Foi assim que mergulhei em um longo e complexo túnel de aprendizado. Claro que já trazia a bagagem profissional dos planejamentos, mas nada do que se sucedeu naquelas semanas poderia ser comparado aos budgets, forecasts e tudo mais com que eu estava acostumada. A máquina central era o meu corpo e a minha mente. Ela deveria ser alimentada com os recursos muitas vezes intangíveis que me levariam a cruzar o então sonhado Portão de Brandenburgo.
Toda semana, eu reunia os resultados do período anterior e me preparava para uma nova etapa de superações. Sabia que existia um final, mas vivia até o limite das luzes que meu farol interior conseguia me mostrar, sem me esquecer de onde queria chegar. Sim, como se estivesse guiando um carro em um túnel longo e muito escuro.
Corri sete maratonas e, mesmo com toda a experiência, essa sensação nunca mudou. Mas eu mudei. Como se cada uma delas fosse um novo e desconhecido túnel e a máquina que eu carregava fosse mais forte. Foi me aventurando pelas incertezas que vivi as mais incríveis oportunidades de crescimento.
Assim me vi em 2020. Desejos infinitos no Reveillon, mas veio março… Fui colocada em um túnel escuro, dos mais longos e intermináveis. Como na maratona, acendi meus faróis e segui planejando até onde eles iluminavam. Às vezes mais potentes, mas, em alguns dias, mais cansados, quase queimados.
Foram dois anos de desafios intensos que limitaram minha entrega à corrida. Além do isolamento, quando cada um de nós foi desafiado de forma diferente, entrei dois novos obstáculos.
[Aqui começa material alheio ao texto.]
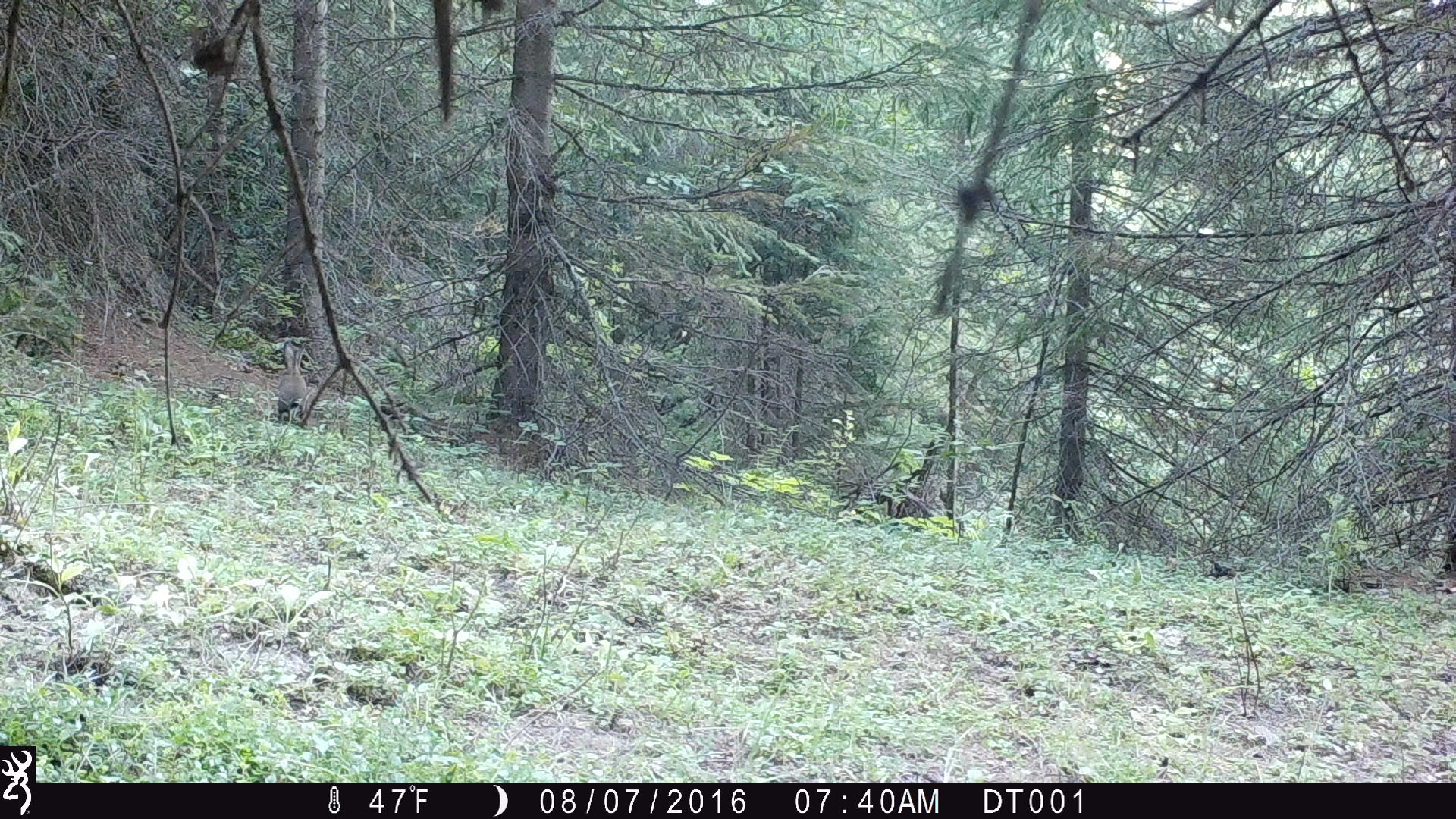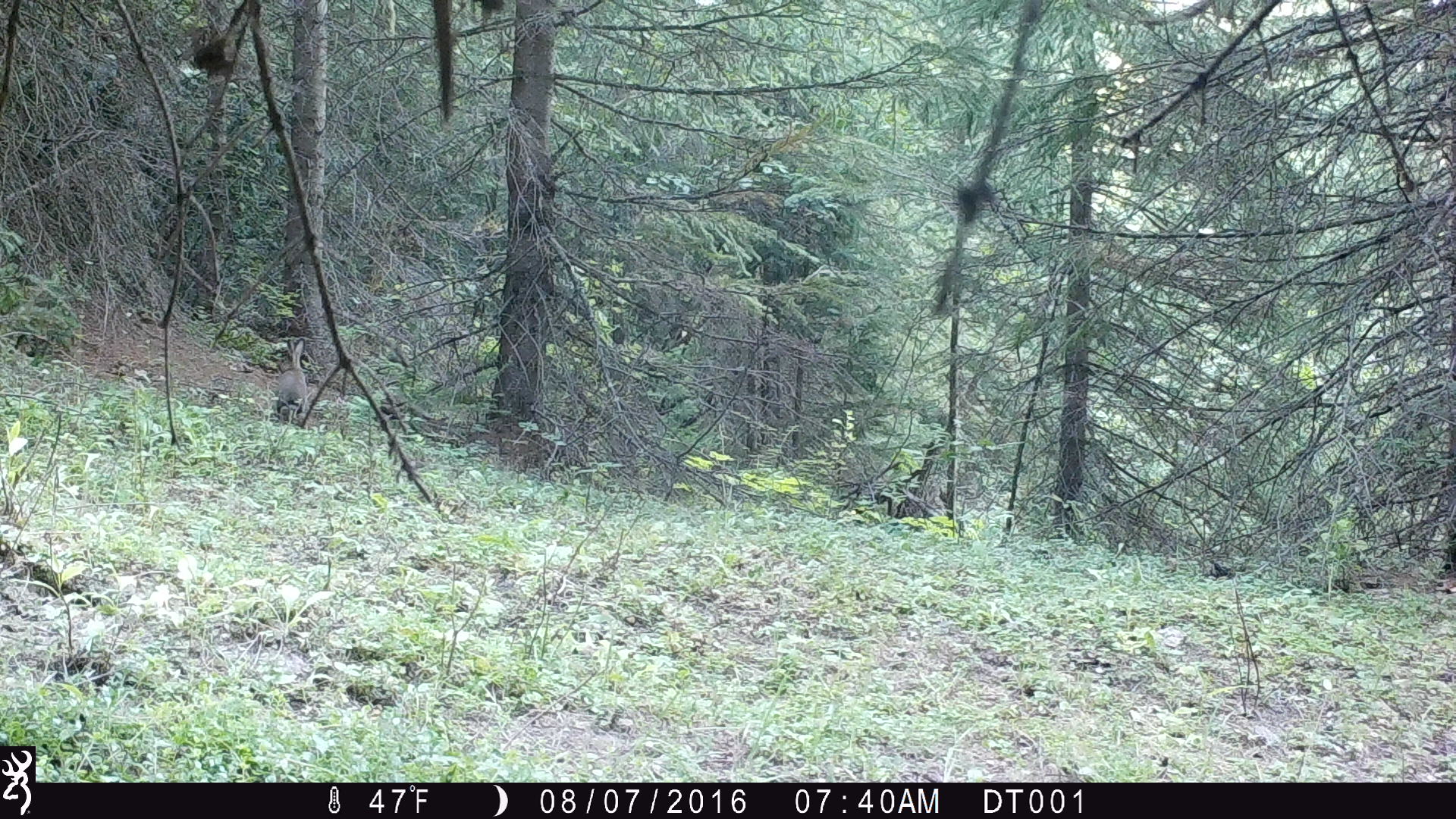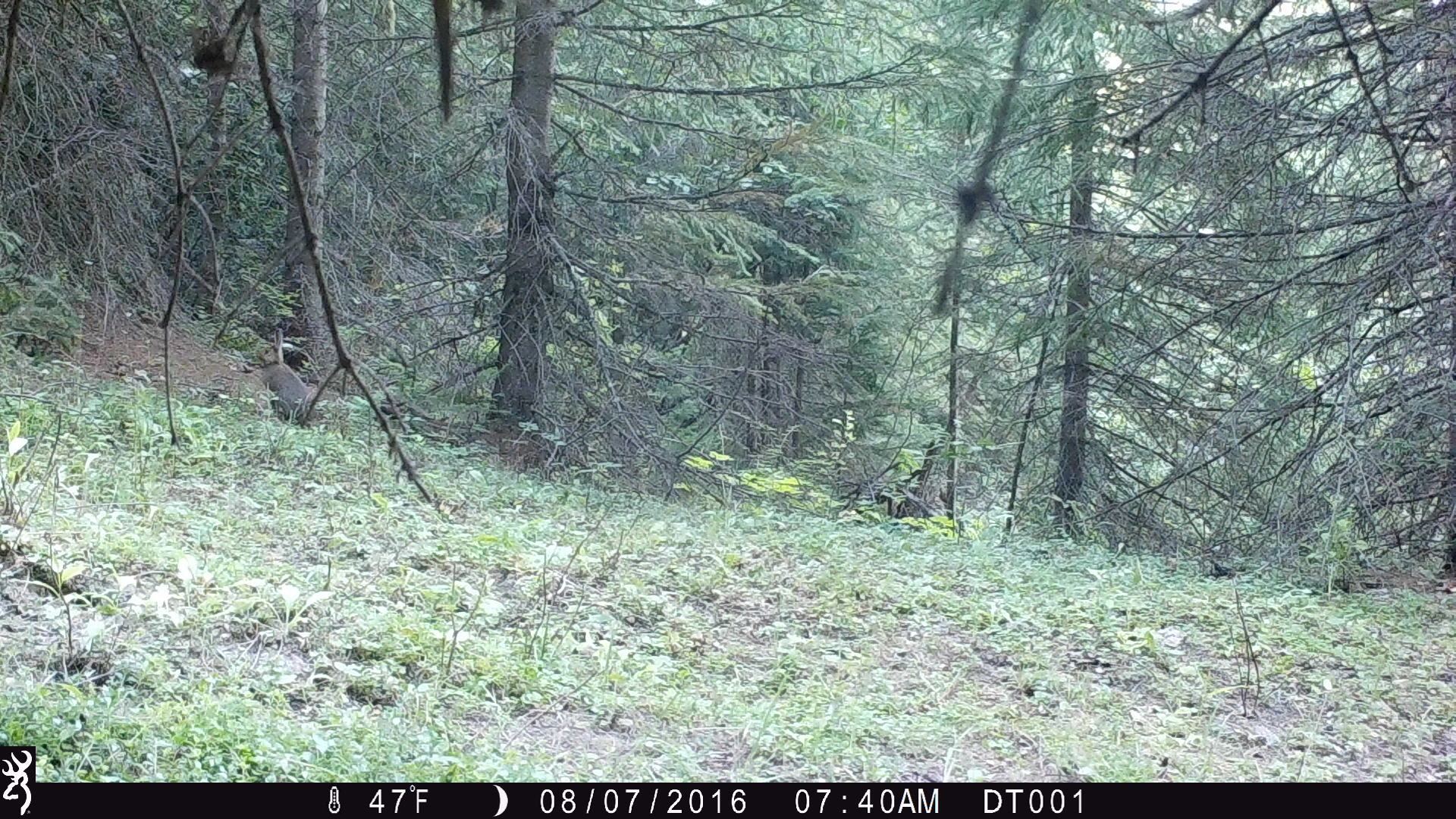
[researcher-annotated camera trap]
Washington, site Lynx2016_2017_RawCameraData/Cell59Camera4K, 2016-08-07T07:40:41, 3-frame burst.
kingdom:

O primeiro foi a fratura do meu pé. Um pedaço milimétrico, de menos de um centímetro, resultou em uma parada de mais de um ano. Nesse período de recuperação, descobri a natação. Um mundo novo se abriu. Um esporte que não foi capaz de me exaurir e testar meus limites como a corrida, mas me levou a um estado de plenitude e medição sem igual.
Quando pensei ter encontrado na piscina o lugar ideal para a minha recuperação, a nova surpresa: o câncer. Foi assim que recebi 2022. Sim, no primeiro momento é assustador, mas mais uma vez o treinamento da superação que aprendi com as maratonas me deu suporte para continuar. Foi de lá que tirei força. Quer saber como? Sempre que eu fecho os olhos visualizo um único o pórtico onde está escrito coragem!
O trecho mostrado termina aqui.